There is also frustration in Ejina Banner in Inner Mongolia, where trapped tourists have posted on social media in recent days.
On Saturday, one tour leader said his guests had been stranded for six days and some elderly participants were running out of medicine. One alleged some guests were showing symptoms but there was no medical institution nearby. “It seems Ejina Banner doesn’t care about people’s life or death,” they said.
“People are starting to wane,” said Prof Chunhuei Chi, the director of Oregon State University’s centre for global health. “As with anywhere in the world we can see dragged into this pandemic for nearly two years, and everywhere we observe pandemic fatigue. That would surely also be affecting Chinese people.”
The current crisis is the second major outbreak of the highly transmissible Delta variant this year; both spread to multiple cities. The first reportedly sparked rare social unrest in Yangzhou this summer, over a government failure to deliver food to residents who had been locked down for three weeks.
People queue up for Covid testing in Yinchuan, in north-west China’s Ningxia Hui autonomous region
People queue up for Covid testing in Yinchuan, in north-west China’s Ningxia Hui autonomous region. Photograph: Xinhua/Rex/Shutterstock
At the time, some high-profile Chinese public health experts began to suggest that China should consider moving towards a policy of coexisting with the virus. Their comments received some support from citizens and scientific colleagues, but were drowned out by government censure.

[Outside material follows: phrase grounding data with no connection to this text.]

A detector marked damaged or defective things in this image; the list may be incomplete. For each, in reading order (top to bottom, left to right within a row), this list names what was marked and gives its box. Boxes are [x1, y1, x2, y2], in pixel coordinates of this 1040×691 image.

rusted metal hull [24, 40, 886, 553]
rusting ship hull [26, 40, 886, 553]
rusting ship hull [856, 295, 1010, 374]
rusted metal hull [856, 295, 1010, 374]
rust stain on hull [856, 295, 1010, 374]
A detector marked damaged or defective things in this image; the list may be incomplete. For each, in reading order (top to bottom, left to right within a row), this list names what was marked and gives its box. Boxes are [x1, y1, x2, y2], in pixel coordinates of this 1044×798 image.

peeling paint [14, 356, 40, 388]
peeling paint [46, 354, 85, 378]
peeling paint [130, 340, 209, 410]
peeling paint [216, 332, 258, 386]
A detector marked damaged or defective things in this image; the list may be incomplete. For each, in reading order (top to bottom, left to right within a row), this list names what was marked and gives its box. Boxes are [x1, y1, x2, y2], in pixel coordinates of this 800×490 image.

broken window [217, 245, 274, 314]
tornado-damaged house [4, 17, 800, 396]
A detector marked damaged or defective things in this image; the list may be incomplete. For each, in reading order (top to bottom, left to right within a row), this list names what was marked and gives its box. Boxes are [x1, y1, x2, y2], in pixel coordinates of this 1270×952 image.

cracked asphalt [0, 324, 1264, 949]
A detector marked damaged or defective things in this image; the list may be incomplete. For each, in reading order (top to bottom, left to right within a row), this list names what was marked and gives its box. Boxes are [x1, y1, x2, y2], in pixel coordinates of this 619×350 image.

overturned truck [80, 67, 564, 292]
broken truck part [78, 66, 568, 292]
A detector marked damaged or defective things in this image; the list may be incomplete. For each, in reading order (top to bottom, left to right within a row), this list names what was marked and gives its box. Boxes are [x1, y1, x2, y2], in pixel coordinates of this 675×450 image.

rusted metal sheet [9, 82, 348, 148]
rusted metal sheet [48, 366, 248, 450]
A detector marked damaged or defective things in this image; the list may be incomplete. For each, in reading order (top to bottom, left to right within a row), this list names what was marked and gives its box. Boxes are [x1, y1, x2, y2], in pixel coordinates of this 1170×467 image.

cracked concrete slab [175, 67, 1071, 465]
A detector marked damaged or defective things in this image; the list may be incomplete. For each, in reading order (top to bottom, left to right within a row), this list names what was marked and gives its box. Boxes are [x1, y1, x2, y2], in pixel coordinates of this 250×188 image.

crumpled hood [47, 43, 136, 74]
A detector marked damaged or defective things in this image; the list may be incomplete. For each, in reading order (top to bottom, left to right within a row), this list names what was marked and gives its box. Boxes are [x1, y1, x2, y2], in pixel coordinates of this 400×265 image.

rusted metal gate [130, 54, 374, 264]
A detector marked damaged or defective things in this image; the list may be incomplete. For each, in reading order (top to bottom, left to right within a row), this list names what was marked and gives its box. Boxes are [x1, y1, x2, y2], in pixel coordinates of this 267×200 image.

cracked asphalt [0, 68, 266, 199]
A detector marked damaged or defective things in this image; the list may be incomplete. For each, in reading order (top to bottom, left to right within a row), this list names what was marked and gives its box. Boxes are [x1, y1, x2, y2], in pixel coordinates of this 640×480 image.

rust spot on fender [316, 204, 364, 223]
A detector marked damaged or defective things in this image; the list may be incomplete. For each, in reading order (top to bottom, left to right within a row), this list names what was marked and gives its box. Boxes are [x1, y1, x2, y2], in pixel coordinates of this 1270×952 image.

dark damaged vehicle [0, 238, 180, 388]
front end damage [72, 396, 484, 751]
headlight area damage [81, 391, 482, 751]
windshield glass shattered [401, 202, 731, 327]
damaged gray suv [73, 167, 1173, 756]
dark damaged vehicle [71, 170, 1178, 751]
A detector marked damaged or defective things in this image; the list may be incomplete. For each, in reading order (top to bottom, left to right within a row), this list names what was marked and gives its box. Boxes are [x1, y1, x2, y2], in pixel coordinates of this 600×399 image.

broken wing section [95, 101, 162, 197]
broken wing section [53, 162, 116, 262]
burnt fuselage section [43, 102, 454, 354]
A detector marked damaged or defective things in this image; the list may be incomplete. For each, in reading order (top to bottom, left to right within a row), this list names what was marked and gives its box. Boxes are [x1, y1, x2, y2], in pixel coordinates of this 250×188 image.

Chi said China’s government was sticking to the strategy because it had little other choice, politically. Citing energy shortages and the housing industry crisis, he said ensuring there was no major outbreak of Covid was “possibly their last stronghold of credibility and legitimacy” domestically.
But there is another motivation, stemming from the international blame directed at China for the pandemic itself, Chi said.
“From the beginning China has persistently wanted to show the world both its capability and credibility in terms of controlling this pandemic. They want to demonstrate how successful China has been in containing the outbreak and its ability to mobilise all available resources.
“They want to be seen as not the cause but as the saviour.”
There is still support for the government’s efforts.
“Personal freedom, personal work, privacy, dignity, and mental health can all be sacrificed,” said one social media user, urging others to look at the bigger picture.
Beijing has admitted the pandemic is the biggest challenge to the forthcoming Winter Olympics in February and Winter Paralympics in March. Recently released guidelines showed entrants will quarantine before entering the “closed loop” of the competition world, completely separated from the rest of China to avoid cross-infection.
Chi said China may be able to use accumulated wealth to sustain the country and itself through another year – crucially, past the date Xi Jinping will probably be seeking a third presidential term – but it is a different story for the people.
“The people are already suffering, particularly the sizeable proportion who are in low to middle income,” he said. “They can’t sustain it. The limit to their mobility and economic activity will worsen their livelihood.”
Both big Delta outbreaks were sourced to domestic tourism – the only remaining market for the industry with no sign of international visitors returning soon, even with Olympic events around the corner.
Huang said that, to some extent, Beijing was also in a dilemma. “We’ve already seen flareups in the countries that adopt a ‘coexistence with Covid’ approach, such as Singapore. If this happens to China too, then people will turn to the government and ask: ‘Why did you not manage to protect us?’
“This is the last thing China wants to see, especially in the run-up to the Winter Olympics early next year.”